Research shows that, in the long term, play has positive impacts on literacy and math achievement. Kids that have that time and space to play become better readers, writers and problem solvers. A lack of play also hinders the development of the social/emotional skills that are so important, not only to the day-to-day classroom, but to the child’s ultimate health.
Kids need that time to play, and when they don’t have it, it can impact their ability to engage and build relationships with others.
Sarah Norgord is a Carroll senior majoring in elementary education and special education, with a minor in early childhood education. She explored the importance of play in early childhood education for Kretchmar’s class in educational advocacy this past fall. She combined research with onsite observations in area classrooms to investigate the various types of play and how they might be facilitated in educational settings.

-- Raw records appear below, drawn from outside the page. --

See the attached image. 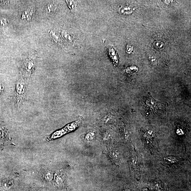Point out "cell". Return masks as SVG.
Returning a JSON list of instances; mask_svg holds the SVG:
<instances>
[{
	"instance_id": "obj_1",
	"label": "cell",
	"mask_w": 191,
	"mask_h": 191,
	"mask_svg": "<svg viewBox=\"0 0 191 191\" xmlns=\"http://www.w3.org/2000/svg\"><path fill=\"white\" fill-rule=\"evenodd\" d=\"M26 85L23 80H19L16 83L15 87V104L19 106L25 100L26 95Z\"/></svg>"
},
{
	"instance_id": "obj_2",
	"label": "cell",
	"mask_w": 191,
	"mask_h": 191,
	"mask_svg": "<svg viewBox=\"0 0 191 191\" xmlns=\"http://www.w3.org/2000/svg\"><path fill=\"white\" fill-rule=\"evenodd\" d=\"M162 104L149 96L145 102V109L148 113L151 114H157L163 109L164 106Z\"/></svg>"
},
{
	"instance_id": "obj_3",
	"label": "cell",
	"mask_w": 191,
	"mask_h": 191,
	"mask_svg": "<svg viewBox=\"0 0 191 191\" xmlns=\"http://www.w3.org/2000/svg\"><path fill=\"white\" fill-rule=\"evenodd\" d=\"M34 63L33 60L30 58L25 60L22 66V72L25 76L30 77L34 70Z\"/></svg>"
},
{
	"instance_id": "obj_4",
	"label": "cell",
	"mask_w": 191,
	"mask_h": 191,
	"mask_svg": "<svg viewBox=\"0 0 191 191\" xmlns=\"http://www.w3.org/2000/svg\"><path fill=\"white\" fill-rule=\"evenodd\" d=\"M13 181L12 179L4 180L0 182V191H6L13 186Z\"/></svg>"
},
{
	"instance_id": "obj_5",
	"label": "cell",
	"mask_w": 191,
	"mask_h": 191,
	"mask_svg": "<svg viewBox=\"0 0 191 191\" xmlns=\"http://www.w3.org/2000/svg\"><path fill=\"white\" fill-rule=\"evenodd\" d=\"M42 175L44 179L48 181H51L53 178V174L49 169H45L43 171Z\"/></svg>"
},
{
	"instance_id": "obj_6",
	"label": "cell",
	"mask_w": 191,
	"mask_h": 191,
	"mask_svg": "<svg viewBox=\"0 0 191 191\" xmlns=\"http://www.w3.org/2000/svg\"><path fill=\"white\" fill-rule=\"evenodd\" d=\"M33 12L32 9H28L25 10L22 15V19L30 20L33 16Z\"/></svg>"
},
{
	"instance_id": "obj_7",
	"label": "cell",
	"mask_w": 191,
	"mask_h": 191,
	"mask_svg": "<svg viewBox=\"0 0 191 191\" xmlns=\"http://www.w3.org/2000/svg\"><path fill=\"white\" fill-rule=\"evenodd\" d=\"M50 37L52 38V39L55 41L56 43L60 44L61 42V39L59 37V36L56 34L54 32L51 31L49 33Z\"/></svg>"
},
{
	"instance_id": "obj_8",
	"label": "cell",
	"mask_w": 191,
	"mask_h": 191,
	"mask_svg": "<svg viewBox=\"0 0 191 191\" xmlns=\"http://www.w3.org/2000/svg\"><path fill=\"white\" fill-rule=\"evenodd\" d=\"M55 181L56 184L58 186H61L63 183V179L61 174L58 173L56 175L55 178Z\"/></svg>"
},
{
	"instance_id": "obj_9",
	"label": "cell",
	"mask_w": 191,
	"mask_h": 191,
	"mask_svg": "<svg viewBox=\"0 0 191 191\" xmlns=\"http://www.w3.org/2000/svg\"><path fill=\"white\" fill-rule=\"evenodd\" d=\"M62 37L68 42H72V38L71 36L69 34L68 32L66 31H63L62 32Z\"/></svg>"
},
{
	"instance_id": "obj_10",
	"label": "cell",
	"mask_w": 191,
	"mask_h": 191,
	"mask_svg": "<svg viewBox=\"0 0 191 191\" xmlns=\"http://www.w3.org/2000/svg\"><path fill=\"white\" fill-rule=\"evenodd\" d=\"M56 9L55 5L52 3H50L48 4L46 7L47 12L49 13H52L55 11Z\"/></svg>"
},
{
	"instance_id": "obj_11",
	"label": "cell",
	"mask_w": 191,
	"mask_h": 191,
	"mask_svg": "<svg viewBox=\"0 0 191 191\" xmlns=\"http://www.w3.org/2000/svg\"><path fill=\"white\" fill-rule=\"evenodd\" d=\"M109 52L110 54L111 55V56L113 59L114 61L116 63H118V60L117 59V56L115 55V51L113 49H111L109 50Z\"/></svg>"
},
{
	"instance_id": "obj_12",
	"label": "cell",
	"mask_w": 191,
	"mask_h": 191,
	"mask_svg": "<svg viewBox=\"0 0 191 191\" xmlns=\"http://www.w3.org/2000/svg\"><path fill=\"white\" fill-rule=\"evenodd\" d=\"M94 134L93 132H90L86 134L85 137V139L87 141H90L93 139Z\"/></svg>"
},
{
	"instance_id": "obj_13",
	"label": "cell",
	"mask_w": 191,
	"mask_h": 191,
	"mask_svg": "<svg viewBox=\"0 0 191 191\" xmlns=\"http://www.w3.org/2000/svg\"><path fill=\"white\" fill-rule=\"evenodd\" d=\"M111 155L113 159L115 160L118 161L119 160L120 158L119 154L117 151H113L111 154Z\"/></svg>"
},
{
	"instance_id": "obj_14",
	"label": "cell",
	"mask_w": 191,
	"mask_h": 191,
	"mask_svg": "<svg viewBox=\"0 0 191 191\" xmlns=\"http://www.w3.org/2000/svg\"><path fill=\"white\" fill-rule=\"evenodd\" d=\"M165 160L170 163H175L177 161V160L176 157L173 156H169L165 158Z\"/></svg>"
},
{
	"instance_id": "obj_15",
	"label": "cell",
	"mask_w": 191,
	"mask_h": 191,
	"mask_svg": "<svg viewBox=\"0 0 191 191\" xmlns=\"http://www.w3.org/2000/svg\"><path fill=\"white\" fill-rule=\"evenodd\" d=\"M155 186L156 189L157 191H162L163 190L162 185L159 182H155Z\"/></svg>"
},
{
	"instance_id": "obj_16",
	"label": "cell",
	"mask_w": 191,
	"mask_h": 191,
	"mask_svg": "<svg viewBox=\"0 0 191 191\" xmlns=\"http://www.w3.org/2000/svg\"><path fill=\"white\" fill-rule=\"evenodd\" d=\"M66 2L70 9H73L75 6L74 2L73 1H67Z\"/></svg>"
},
{
	"instance_id": "obj_17",
	"label": "cell",
	"mask_w": 191,
	"mask_h": 191,
	"mask_svg": "<svg viewBox=\"0 0 191 191\" xmlns=\"http://www.w3.org/2000/svg\"><path fill=\"white\" fill-rule=\"evenodd\" d=\"M132 12L131 9L130 8H124L122 9V12L123 13H129Z\"/></svg>"
},
{
	"instance_id": "obj_18",
	"label": "cell",
	"mask_w": 191,
	"mask_h": 191,
	"mask_svg": "<svg viewBox=\"0 0 191 191\" xmlns=\"http://www.w3.org/2000/svg\"><path fill=\"white\" fill-rule=\"evenodd\" d=\"M8 24V21L6 19H3L0 20V24L2 25L5 26Z\"/></svg>"
},
{
	"instance_id": "obj_19",
	"label": "cell",
	"mask_w": 191,
	"mask_h": 191,
	"mask_svg": "<svg viewBox=\"0 0 191 191\" xmlns=\"http://www.w3.org/2000/svg\"><path fill=\"white\" fill-rule=\"evenodd\" d=\"M132 48L131 46H127V51L128 52H131L132 50Z\"/></svg>"
},
{
	"instance_id": "obj_20",
	"label": "cell",
	"mask_w": 191,
	"mask_h": 191,
	"mask_svg": "<svg viewBox=\"0 0 191 191\" xmlns=\"http://www.w3.org/2000/svg\"><path fill=\"white\" fill-rule=\"evenodd\" d=\"M3 90V88L1 85H0V94L2 93Z\"/></svg>"
},
{
	"instance_id": "obj_21",
	"label": "cell",
	"mask_w": 191,
	"mask_h": 191,
	"mask_svg": "<svg viewBox=\"0 0 191 191\" xmlns=\"http://www.w3.org/2000/svg\"><path fill=\"white\" fill-rule=\"evenodd\" d=\"M142 191H149V190L147 188H144L142 189Z\"/></svg>"
},
{
	"instance_id": "obj_22",
	"label": "cell",
	"mask_w": 191,
	"mask_h": 191,
	"mask_svg": "<svg viewBox=\"0 0 191 191\" xmlns=\"http://www.w3.org/2000/svg\"><path fill=\"white\" fill-rule=\"evenodd\" d=\"M124 191H131L129 189H125V190H124Z\"/></svg>"
},
{
	"instance_id": "obj_23",
	"label": "cell",
	"mask_w": 191,
	"mask_h": 191,
	"mask_svg": "<svg viewBox=\"0 0 191 191\" xmlns=\"http://www.w3.org/2000/svg\"><path fill=\"white\" fill-rule=\"evenodd\" d=\"M1 33H0V36H1Z\"/></svg>"
},
{
	"instance_id": "obj_24",
	"label": "cell",
	"mask_w": 191,
	"mask_h": 191,
	"mask_svg": "<svg viewBox=\"0 0 191 191\" xmlns=\"http://www.w3.org/2000/svg\"></svg>"
}]
</instances>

“I really didn’t know all the benefits play could offer, and I didn’t realize all the different forms of play,” Norgord said. “Play allows children to learn lifelong skills, but also allows kids to be kids and use their imagination and creativity,” Norgord wrote. “If children are given the chance to work together and collaborate with their peers, think outside of the box and discover things for themselves, they will become independent and critical thinkers.
“Some see play as just messing around, but nothing is further from the truth.”